== EXERCISE REQUIREMENTS ==
#1 In the kernel mailing list excerpt, what is described as the only way out of tying IN, INS, OUT, OUTS and CLI/STI together on IOPL?
#2 From the kernel mailing list excerpt, extract the passage that begins at the words "- invocation of" and stops after "a plain bug.", copying it without changes.

== EXCERPT TO READ ==
────
A related issue is the inconsistency of the irq disabled tracing in the
return to user path. As I pointed out in the other mail, the various
syscall implementations do that differently. The exception handlers do it
always conditional, regular interrupts as well. For regular interrupts that
does not make sense as they can by all means never return to an interrupt
disabled context.

The interesting bells and whistels result from sys_iopl(). If user space
has been granted iopl(level = 3) it gains cli/sti priviledges. When the
application has interrupts disabled in userspace:

  - invocation of a syscall

  - any exception (aside of NMI/MCE) which conditionally enables interrupts
    depending on user_mode(regs) and therefor can be preempted and
    schedule

is just undefined behaviour and I personally consider it to be a plain bug.

Just for the record: This results in running a resulting or even completely
unrelated signal handler with interrupts disabled as well.

Whatever we decide it is, leaving it completely inconsistent is not a
solution at all. The options are:

  1)  Always do conditional tracing depending on the user_regs->eflags.IF
      state.

  2)  #1 + warn once when syscalls and exceptions (except NMI/MCE) happen
      and user_regs->eflags.IF is cleared.

  3a) #2 + enforce signal handling to run with interrupts enabled.

  3b) #2 + set regs->eflags.IF. So the state is always correct from the
      kernel POV. Of course that changes existing behaviour, but its
      changing undefined and inconsistent behaviour.

  4) Let iopl(level) return -EPERM if level == 3.

     Yeah, I know it's not possible due to regressions (DPKD uses iopl(3)),
     but TBH that'd be the sanest option of all.

     Of course the infinite wisdom of hardware designers tied IN, INS, OUT,
     OUTS and CLI/STI together on IOPL so we cannot even distangle them in
     any way.

     The only way out would be to actually use a full 8K sized I/O bitmap,
     but that's a massive pain as it has to be copied on every context
     switch. 

Really pretty options to chose from ...

Thanks,

	tglx
────
== ITEMS ==
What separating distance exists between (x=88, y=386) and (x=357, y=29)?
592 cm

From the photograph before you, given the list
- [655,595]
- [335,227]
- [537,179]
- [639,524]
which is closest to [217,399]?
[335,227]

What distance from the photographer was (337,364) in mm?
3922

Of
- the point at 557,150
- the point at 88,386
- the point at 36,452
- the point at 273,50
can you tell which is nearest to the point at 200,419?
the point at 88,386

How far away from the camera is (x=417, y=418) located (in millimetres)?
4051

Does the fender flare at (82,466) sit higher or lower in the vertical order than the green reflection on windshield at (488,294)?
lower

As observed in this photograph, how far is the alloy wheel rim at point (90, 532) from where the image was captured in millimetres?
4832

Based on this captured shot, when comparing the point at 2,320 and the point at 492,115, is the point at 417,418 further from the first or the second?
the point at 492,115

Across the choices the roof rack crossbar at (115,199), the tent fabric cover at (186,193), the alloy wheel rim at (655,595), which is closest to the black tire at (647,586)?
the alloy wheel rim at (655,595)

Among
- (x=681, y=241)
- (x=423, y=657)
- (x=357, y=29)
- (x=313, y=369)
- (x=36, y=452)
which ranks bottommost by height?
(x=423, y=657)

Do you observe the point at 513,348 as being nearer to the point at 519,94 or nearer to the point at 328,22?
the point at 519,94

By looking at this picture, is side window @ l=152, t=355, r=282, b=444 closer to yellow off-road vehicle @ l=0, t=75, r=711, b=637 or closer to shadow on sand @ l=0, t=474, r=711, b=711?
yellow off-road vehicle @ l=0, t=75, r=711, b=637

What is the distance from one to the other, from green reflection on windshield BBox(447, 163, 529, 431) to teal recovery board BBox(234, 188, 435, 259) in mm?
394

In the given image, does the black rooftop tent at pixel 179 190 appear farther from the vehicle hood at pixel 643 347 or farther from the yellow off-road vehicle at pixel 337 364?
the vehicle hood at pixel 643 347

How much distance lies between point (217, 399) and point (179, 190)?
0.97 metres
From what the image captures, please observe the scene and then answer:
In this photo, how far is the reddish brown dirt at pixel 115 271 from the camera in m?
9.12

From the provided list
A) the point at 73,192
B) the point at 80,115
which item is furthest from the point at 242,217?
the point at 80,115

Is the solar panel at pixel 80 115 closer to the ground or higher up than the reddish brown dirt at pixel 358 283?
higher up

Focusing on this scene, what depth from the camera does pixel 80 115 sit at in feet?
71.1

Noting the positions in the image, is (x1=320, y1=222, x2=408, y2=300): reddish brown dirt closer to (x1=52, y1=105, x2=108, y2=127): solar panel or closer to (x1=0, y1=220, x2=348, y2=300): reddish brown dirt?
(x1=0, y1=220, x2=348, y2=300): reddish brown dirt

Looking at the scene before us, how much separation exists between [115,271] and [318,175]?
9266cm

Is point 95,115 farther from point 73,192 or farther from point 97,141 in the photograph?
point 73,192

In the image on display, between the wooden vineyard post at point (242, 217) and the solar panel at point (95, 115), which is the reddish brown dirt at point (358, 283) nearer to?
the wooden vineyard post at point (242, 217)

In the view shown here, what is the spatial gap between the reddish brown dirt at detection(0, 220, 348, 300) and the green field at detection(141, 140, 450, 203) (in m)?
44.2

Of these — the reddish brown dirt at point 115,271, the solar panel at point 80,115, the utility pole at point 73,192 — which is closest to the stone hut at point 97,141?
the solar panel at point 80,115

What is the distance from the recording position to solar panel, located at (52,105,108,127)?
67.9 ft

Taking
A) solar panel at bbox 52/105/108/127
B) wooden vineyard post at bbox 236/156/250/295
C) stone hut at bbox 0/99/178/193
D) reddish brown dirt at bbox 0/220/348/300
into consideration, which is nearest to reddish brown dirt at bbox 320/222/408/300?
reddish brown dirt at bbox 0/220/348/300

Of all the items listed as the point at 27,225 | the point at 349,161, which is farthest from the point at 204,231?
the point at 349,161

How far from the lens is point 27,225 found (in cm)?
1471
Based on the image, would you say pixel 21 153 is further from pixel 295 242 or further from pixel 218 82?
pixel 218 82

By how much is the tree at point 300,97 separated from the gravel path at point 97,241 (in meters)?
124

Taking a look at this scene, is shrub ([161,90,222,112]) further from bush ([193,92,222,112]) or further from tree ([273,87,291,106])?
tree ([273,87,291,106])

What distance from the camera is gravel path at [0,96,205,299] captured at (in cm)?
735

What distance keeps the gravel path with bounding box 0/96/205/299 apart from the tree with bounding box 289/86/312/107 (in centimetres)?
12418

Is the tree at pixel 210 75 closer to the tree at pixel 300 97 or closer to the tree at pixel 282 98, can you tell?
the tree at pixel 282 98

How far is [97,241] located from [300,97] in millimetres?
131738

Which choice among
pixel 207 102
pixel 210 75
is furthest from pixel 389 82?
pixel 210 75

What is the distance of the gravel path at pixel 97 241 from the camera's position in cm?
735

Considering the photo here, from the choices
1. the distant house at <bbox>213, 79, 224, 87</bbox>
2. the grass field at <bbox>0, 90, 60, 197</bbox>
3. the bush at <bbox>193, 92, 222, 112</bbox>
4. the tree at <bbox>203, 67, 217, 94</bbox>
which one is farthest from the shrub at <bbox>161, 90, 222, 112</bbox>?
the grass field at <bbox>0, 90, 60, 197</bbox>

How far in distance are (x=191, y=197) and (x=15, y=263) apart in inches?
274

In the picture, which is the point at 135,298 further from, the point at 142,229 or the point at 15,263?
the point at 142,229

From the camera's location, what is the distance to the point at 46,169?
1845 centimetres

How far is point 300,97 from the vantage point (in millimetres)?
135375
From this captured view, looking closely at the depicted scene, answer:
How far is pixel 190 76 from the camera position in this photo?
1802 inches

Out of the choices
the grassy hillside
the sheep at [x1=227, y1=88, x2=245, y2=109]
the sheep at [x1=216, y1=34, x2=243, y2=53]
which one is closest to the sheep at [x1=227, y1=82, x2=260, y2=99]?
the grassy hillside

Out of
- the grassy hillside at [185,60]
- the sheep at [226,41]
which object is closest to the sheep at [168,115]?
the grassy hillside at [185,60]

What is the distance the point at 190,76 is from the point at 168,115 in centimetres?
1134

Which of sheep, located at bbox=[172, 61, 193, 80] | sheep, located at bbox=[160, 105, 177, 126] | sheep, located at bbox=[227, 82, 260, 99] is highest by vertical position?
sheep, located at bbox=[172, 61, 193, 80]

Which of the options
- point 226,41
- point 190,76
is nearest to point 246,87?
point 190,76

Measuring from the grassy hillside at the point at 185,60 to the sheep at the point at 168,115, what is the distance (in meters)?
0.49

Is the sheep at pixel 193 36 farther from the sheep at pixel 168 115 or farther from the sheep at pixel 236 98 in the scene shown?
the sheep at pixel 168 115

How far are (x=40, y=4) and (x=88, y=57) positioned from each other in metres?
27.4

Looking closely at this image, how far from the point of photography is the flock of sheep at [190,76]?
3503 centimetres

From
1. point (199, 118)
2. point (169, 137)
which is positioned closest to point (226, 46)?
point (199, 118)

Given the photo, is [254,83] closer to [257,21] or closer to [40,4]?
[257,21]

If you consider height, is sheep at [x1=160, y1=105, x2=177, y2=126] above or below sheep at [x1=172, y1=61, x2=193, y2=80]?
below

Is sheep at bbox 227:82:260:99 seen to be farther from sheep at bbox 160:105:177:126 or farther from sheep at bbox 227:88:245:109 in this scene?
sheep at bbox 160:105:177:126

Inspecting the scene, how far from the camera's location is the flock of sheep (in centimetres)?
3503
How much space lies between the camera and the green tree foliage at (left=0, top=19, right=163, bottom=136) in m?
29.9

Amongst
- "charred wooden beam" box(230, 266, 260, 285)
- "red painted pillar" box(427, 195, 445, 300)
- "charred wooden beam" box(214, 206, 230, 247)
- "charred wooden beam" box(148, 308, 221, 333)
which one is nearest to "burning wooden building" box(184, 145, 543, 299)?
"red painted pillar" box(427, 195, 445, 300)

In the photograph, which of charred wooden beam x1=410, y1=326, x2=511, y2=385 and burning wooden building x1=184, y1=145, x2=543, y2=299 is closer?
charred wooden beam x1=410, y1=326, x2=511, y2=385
────
== SOLUTION SET ==
#1 Using a full 8K sized I/O bitmap, which would have to be copied on every context switch.

#2
- invocation of a syscall

  - any exception (aside of NMI/MCE) which conditionally enables interrupts
    depending on user_mode(regs) and therefor can be preempted and
    schedule

is just undefined behaviour and I personally consider it to be a plain bug.